ダイヤモンドヘッドといえばワイキキビーチと並ぶハワイのシンボルですが、この噴火でできた小さな山は、約30万年前の噴火以降は活動のない死火山となっています。中央に噴火跡のクレーターのある外輪部分の高さは232メートルで、麓から山頂にかけてトレイルできるコースがあります。ダイヤモンドヘッドへ向かうのに、オアフ島唯一の公共交通機関であるザ・バスを利用する場合には、バス停のダイヤモンドヘッドクレーターから登山口まで徒歩で約20分です。レンタカーを使っている場合には、登山口すぐそばに駐車場があります。

ダイヤモンドヘッドはハワイ州自然記念公園となっており、登山口にあるインフォメーションセンターで1ドルの入園料を支払い、チケットの代わりに手の甲にスタンプを押してもらいます。登山口から山頂までは約1キロちょっとで、普通に歩けば1時間もかかりません。舗装された歩道から山道に変わる頃、斜面も少し急になってきて、幾分登山気分らしくなってきます。途中に展望台があり、そこからはカハラからハワイカイに続く海岸線やハナウマ湾の手前のココヘッドなどの美しい景色が見渡せます。

その後、76段の階段を登り、トンネルを潜り抜けると噂の急階段が登場します。99段ある階段は、かなり急勾配ですから手すりをしっかり握って登りましょう。次に螺旋階段のあるトンネルを抜けると、コンクリート製の変わった建物の中に出てきます。ここはハワイが軍事下にあった頃に攻撃統制をしていた作戦室です。ここでは私設の登山証を売っており、公式証ではありませんが登山した記念にはなりますから、観光トレイル記念にひとつ購入するのもいいでしょう。この部屋から表に出ると、そこにはダイアモンドヘッドビーチの広がる視界が一面に開けています。

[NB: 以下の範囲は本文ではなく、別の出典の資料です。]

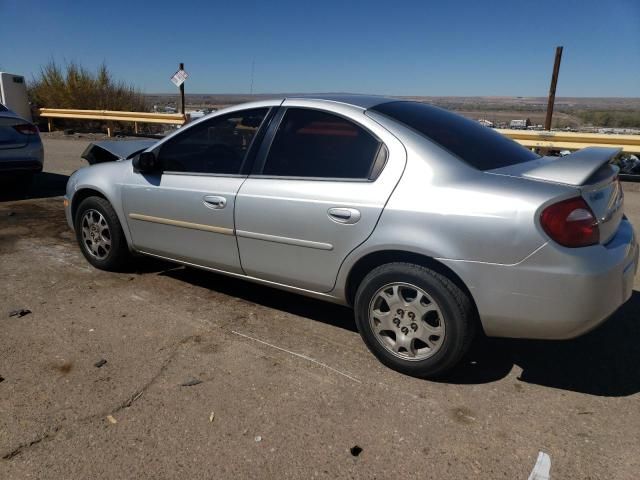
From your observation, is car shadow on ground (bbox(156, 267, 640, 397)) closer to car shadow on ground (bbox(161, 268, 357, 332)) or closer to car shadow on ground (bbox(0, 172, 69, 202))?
car shadow on ground (bbox(161, 268, 357, 332))

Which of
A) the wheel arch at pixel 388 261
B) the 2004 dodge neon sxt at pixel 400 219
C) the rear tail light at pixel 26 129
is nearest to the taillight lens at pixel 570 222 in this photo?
A: the 2004 dodge neon sxt at pixel 400 219

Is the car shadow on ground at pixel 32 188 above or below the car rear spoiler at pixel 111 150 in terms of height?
below

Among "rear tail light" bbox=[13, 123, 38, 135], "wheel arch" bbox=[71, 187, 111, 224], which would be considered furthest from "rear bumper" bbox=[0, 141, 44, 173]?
"wheel arch" bbox=[71, 187, 111, 224]

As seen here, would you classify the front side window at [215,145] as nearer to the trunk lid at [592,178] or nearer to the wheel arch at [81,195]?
the wheel arch at [81,195]

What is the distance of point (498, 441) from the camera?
253cm

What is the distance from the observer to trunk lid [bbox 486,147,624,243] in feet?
8.93

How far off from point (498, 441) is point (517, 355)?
0.99 m

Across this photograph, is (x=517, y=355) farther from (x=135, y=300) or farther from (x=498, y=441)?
(x=135, y=300)

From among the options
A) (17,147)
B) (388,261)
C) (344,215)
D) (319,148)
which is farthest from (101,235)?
(17,147)

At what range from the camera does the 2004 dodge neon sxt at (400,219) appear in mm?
2658

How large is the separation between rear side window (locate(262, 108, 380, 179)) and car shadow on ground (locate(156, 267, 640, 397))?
1.17 metres

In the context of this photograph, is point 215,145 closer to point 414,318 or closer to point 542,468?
point 414,318

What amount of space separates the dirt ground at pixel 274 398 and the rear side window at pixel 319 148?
1.14 metres

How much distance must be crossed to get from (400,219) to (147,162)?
87.1 inches
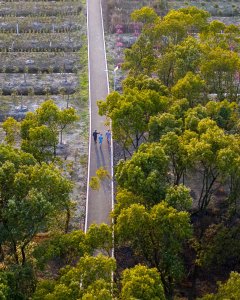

そこからは、柵のある狭い道を登るといよいよ山頂です。山頂からは、全360度すべてを見渡すことができ、ワイキキの街並みや淡いエメラルドグリーンから群青へと色が変化する海の様子も見渡せます。下界とは違った爽やかな風が吹き抜けており、気持ちのよさで登ってきた疲れも吹き飛びます。ダイヤモンドヘッドへのトレッキングは、小学生以上の子供なら参加できますから、家族旅行での親子連れも多く見かけます。なお、登山口以降は水の販売はなく(園内で業者が販売していますが法外な値段です)事前に用意するのが無難です。また、履きなれた靴、日よけ対策なども心がけましょう。